Sources and further reading
– Investopedia: “Double Exponential Moving Average (DEMA)” — https://www.investopedia.com/terms/d/double-exponential-moving-average.asp
– Mulloy, Patrick. “Smoothing Data With Faster Moving Averages,” Technical Analysis of Stocks & Commodities, 1994.

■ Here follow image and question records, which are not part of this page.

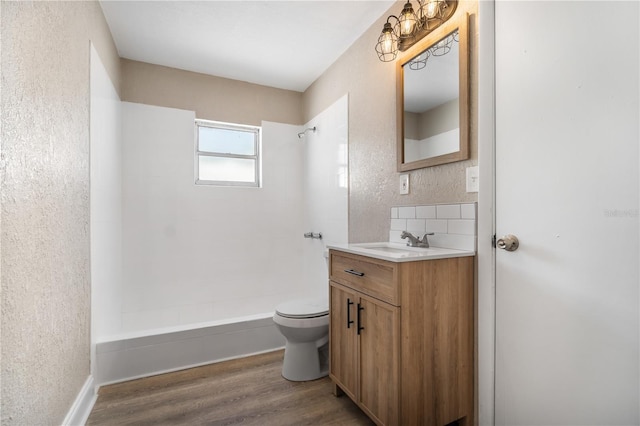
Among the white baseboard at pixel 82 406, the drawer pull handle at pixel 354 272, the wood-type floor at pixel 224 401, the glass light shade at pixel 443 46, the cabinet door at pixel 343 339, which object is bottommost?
the wood-type floor at pixel 224 401

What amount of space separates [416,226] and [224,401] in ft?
4.88

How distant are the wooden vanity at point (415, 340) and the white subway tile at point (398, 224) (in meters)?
0.47

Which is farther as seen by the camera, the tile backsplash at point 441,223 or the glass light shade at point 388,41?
the glass light shade at point 388,41

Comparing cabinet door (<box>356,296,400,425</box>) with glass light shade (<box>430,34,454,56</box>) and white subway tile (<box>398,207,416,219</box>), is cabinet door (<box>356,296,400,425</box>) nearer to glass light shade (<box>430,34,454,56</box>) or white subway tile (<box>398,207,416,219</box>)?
white subway tile (<box>398,207,416,219</box>)

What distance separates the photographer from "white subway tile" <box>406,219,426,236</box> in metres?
1.75

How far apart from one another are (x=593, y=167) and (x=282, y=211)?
2.53m

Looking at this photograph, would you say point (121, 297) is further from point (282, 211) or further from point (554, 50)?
point (554, 50)

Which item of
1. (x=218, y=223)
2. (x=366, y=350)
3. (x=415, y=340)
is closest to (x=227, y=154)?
(x=218, y=223)

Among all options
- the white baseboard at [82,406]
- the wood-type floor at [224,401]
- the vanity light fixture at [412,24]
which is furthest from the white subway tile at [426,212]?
the white baseboard at [82,406]

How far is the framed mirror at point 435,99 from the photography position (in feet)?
4.96

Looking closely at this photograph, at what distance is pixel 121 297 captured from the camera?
260 cm

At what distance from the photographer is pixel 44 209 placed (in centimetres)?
123

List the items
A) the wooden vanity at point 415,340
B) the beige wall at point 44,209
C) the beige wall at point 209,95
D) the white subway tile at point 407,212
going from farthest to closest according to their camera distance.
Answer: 1. the beige wall at point 209,95
2. the white subway tile at point 407,212
3. the wooden vanity at point 415,340
4. the beige wall at point 44,209

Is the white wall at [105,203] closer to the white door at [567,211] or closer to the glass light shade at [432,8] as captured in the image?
the glass light shade at [432,8]
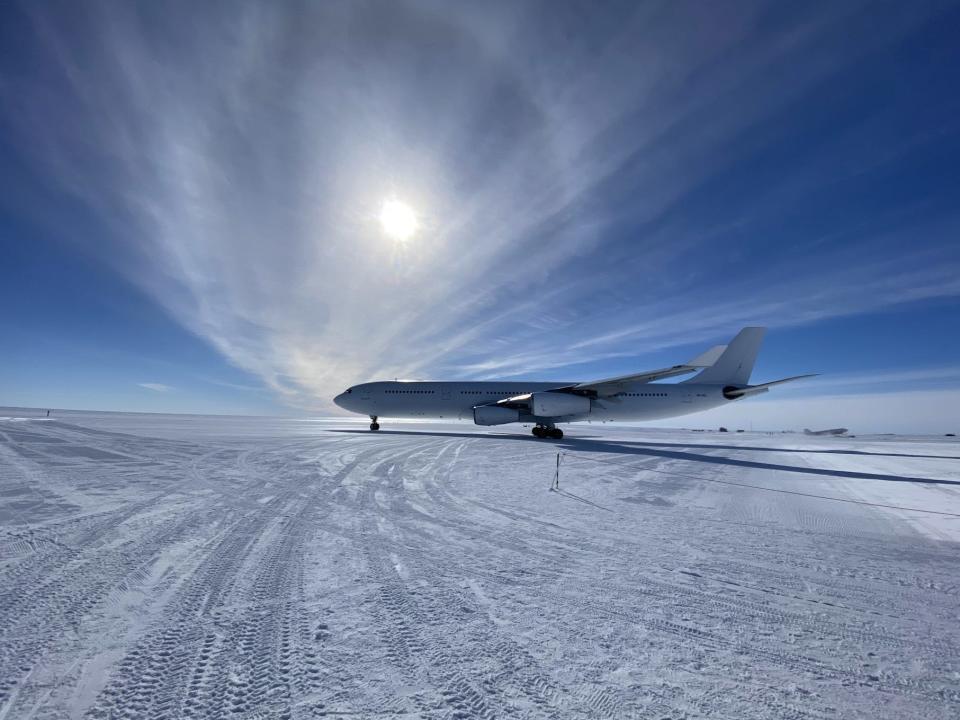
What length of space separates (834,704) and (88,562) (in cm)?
524

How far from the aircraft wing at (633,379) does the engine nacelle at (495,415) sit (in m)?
3.18

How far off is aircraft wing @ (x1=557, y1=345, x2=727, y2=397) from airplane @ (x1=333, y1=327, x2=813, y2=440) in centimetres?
5

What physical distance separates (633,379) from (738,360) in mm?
8421

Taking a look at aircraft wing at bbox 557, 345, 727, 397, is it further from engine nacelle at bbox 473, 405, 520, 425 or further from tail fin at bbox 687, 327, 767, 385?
engine nacelle at bbox 473, 405, 520, 425

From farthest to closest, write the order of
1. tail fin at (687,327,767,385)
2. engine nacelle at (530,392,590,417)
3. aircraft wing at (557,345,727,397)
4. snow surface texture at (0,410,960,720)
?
tail fin at (687,327,767,385), engine nacelle at (530,392,590,417), aircraft wing at (557,345,727,397), snow surface texture at (0,410,960,720)

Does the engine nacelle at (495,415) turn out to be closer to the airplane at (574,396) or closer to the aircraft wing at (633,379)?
the airplane at (574,396)

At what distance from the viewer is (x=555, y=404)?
67.1ft

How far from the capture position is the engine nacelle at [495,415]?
70.3ft

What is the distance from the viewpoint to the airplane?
68.0ft

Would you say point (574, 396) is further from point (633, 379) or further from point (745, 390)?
point (745, 390)

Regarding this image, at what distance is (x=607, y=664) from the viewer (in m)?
2.08

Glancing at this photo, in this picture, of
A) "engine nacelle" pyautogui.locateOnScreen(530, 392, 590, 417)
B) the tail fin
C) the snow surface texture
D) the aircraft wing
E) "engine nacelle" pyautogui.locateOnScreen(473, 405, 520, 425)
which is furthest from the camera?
the tail fin

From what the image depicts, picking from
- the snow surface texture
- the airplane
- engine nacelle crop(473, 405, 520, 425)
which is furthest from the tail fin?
the snow surface texture

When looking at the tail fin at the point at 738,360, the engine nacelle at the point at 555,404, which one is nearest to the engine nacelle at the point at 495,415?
the engine nacelle at the point at 555,404
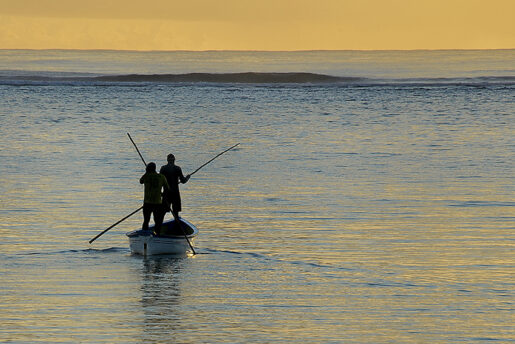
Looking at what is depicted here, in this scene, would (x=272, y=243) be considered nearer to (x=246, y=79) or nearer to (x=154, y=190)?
(x=154, y=190)

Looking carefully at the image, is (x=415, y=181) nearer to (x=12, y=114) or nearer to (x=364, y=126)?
(x=364, y=126)

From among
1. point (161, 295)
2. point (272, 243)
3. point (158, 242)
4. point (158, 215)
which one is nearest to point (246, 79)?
point (272, 243)

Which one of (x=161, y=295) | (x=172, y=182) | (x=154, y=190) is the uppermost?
(x=172, y=182)

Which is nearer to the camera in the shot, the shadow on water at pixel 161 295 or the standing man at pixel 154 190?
the shadow on water at pixel 161 295

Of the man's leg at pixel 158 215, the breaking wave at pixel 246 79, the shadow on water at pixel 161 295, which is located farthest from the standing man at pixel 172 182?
the breaking wave at pixel 246 79

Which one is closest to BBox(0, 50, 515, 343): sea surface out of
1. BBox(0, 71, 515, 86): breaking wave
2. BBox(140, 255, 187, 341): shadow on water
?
BBox(140, 255, 187, 341): shadow on water

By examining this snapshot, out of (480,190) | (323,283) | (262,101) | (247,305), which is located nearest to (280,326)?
(247,305)

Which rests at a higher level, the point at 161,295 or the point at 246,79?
the point at 246,79

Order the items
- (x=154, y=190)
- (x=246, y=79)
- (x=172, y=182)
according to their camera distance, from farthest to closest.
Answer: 1. (x=246, y=79)
2. (x=172, y=182)
3. (x=154, y=190)

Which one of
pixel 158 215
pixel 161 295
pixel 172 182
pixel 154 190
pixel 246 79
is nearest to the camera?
pixel 161 295

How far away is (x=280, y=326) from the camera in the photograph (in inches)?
696

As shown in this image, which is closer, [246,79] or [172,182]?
[172,182]

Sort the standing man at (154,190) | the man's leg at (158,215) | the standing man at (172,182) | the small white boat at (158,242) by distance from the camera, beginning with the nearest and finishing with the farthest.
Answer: the small white boat at (158,242) → the standing man at (154,190) → the man's leg at (158,215) → the standing man at (172,182)

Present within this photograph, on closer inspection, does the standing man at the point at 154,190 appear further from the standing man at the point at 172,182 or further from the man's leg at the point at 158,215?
the standing man at the point at 172,182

– TradingView community examples: “DEMA Strategy with MACD” (community scripts and strategies)

Summary
DEMA is a faster, smoothed moving-average tool created to reduce lag and give earlier signals than a standard EMA. It’s useful for active traders wanting quicker trend identification but requires careful confirmation and risk management to avoid overtrading and whipsaws. Calculate it as DEMA = 2×EMA − EMA(EMA), and implement it in spreadsheets or code using the EMA recursive formula. Always backtest and combine with other analysis methods before trading live.